>> begin
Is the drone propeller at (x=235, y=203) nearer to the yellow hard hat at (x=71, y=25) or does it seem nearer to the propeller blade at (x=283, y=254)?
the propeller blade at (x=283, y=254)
>> end
>> begin
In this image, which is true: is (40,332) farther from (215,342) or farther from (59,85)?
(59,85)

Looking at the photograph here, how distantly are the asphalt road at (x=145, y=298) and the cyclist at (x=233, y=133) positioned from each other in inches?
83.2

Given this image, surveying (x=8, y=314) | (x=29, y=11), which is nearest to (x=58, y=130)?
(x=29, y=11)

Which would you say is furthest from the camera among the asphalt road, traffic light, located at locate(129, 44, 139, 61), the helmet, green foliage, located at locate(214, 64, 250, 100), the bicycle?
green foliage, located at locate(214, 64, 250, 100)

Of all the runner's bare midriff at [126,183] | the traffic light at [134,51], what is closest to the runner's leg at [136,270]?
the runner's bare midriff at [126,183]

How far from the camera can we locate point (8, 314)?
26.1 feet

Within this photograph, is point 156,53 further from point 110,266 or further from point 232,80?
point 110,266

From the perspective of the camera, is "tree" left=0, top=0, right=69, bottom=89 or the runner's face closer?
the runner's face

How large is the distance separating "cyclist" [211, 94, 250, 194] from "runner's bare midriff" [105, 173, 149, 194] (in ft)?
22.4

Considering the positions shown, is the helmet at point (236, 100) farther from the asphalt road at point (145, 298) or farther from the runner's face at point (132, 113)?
>> end
[Exercise directions]:
Locate every line above that contains the word "foliage" and copy each of those lines in full. Case counts.

[Answer to this exercise]:
Which would you say is furthest from the camera among the asphalt road, traffic light, located at locate(129, 44, 139, 61), the helmet, green foliage, located at locate(214, 64, 250, 100), the bicycle?
green foliage, located at locate(214, 64, 250, 100)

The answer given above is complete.